Type Inference Example

For this example, a new language called SimpleScala is introduced. SimpleScala is a hybrid between Scala and Haskell, with the following features of note:

Top-level function definitions with def, which require explicit parameter types (like Scala). Unlike Scala, an explicit return type is also required.
Algebraic data types, like Haskell. New algebraic data types are introduced with the algebraic keyword.
A restricted version of pattern matching, which does not support catch-all patterns or nested patterns.
A special placeholder type, which, despite being in the syntax, cannot be used directly by programmers.
Function arguments, local variables, and generic type specializations are completely inferred
Tuples, but the only way to get values out of tuples is via pattern-matching. This makes inference easier, since it forces us to always know exactly how many fields a tuple has when we access it.
String concatenation is a separate operator from integer addition. This makes inference easier, as otherwise we would have nondeterminism during typechecking (i.e., e + e could either return a string OR an integer, not both)
Higher-order functions always take exactly one parameter, for simplicity. If more parameters are desired, a tuple can be taken. If fewer parameters are desired, unit can be passed as a dummy value.
Constructors always take exactly one parameter, for simplicity.
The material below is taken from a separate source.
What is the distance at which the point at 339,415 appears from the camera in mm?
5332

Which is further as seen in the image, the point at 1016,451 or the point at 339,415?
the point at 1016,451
The same workarounds as for higher-order functions apply to constructors, as well.

Syntax

x is a variable
str is a string
b is a boolean
i is an integer
n is a natural number
fn is a function name
cn is a constructor name
un is a user-defined type name
T is a type variable

p ::= placeholder n  // used internally during type inference; these denote
                     // types which may or may not be known at a given moment
type ::= string | boolean | integer  // usuals
         | unitType // common to functional programming; only one value of
                    // unitType exists, namely unit
         | type => type // higher-order functions
         | (type*) // tuples
         | un[type*] // user-defined types
         | T
         | p
op ::= + | - | * | `/` // typical arithmetic operators
       | && | `||` // typical boolean operators
       | < | <= // typical integer comparison operators
       | ++ // string concatenation
val ::= `val` x = exp // local variable definition
exp ::= x | str | b | i // the usuals
        | unit // only value of type unitType
        | exp op exp
        | x => exp // higher-order function creation
        | exp(exp) // calling a higher-order function
        | fn(exp) // calling a top-level function
        | if (exp) exp else exp
        | {val* e} // blocks
        | (exp*) // tuple creation
        | cn(exp) // algebraic data type constructor
        | exp match {case*} // pattern matching
case ::= `case` cn(x) => exp // constructor pattern
         | `case` (x*) => exp // tuple pattern
tdef ::= algebraic un[T*] = cdef* // algebraic data type declaration
cdef ::= cn(type) // constructor declaration
def ::= `def` fn[T*](x: type): type = exp // top-level function definition
program ::= tdef* def* exp

Formalism

A mathematical formalism of how this typechecker works has been provided in formalism.pdf. It is not expected that you will be able to understand this in one sitting, but it's incredibly concise relative to the code.

Code

The typechecker for SimpleScala has been implemented in both Scala and Java. The Java-based implementation is a very direct translation from the Scala-based implementation, and may be difficult to understand as a result. A s-expression-based parser has also been provided for both implementations. For the typechecker code, see:

Scala: scala/src/main/scala/polytyped/typechecker.scala
Java: java/simplescala_experimentation/src/main/java/simplescala_experimentation/typechecker/Typechecker.java

Testing

The code was originally tested via an experimental automated approach. While it mostly lacks a traditional unit test suite, I am highly confident that it is correct.

Basic Idea

With type inference, the basic idea is that we can infer the type of values used, based on context clues from the program. For example, consider the following code snippet in Scala, which features type inference:

val x = 42

This snippet defines a local variable x, and assigns it the value 42. The Scala compiler knows that x is of type Int (i.e., x is an integer), because 42 is an integer. There is no need to explicitly say that x is an integer; the Scala compiler infers it.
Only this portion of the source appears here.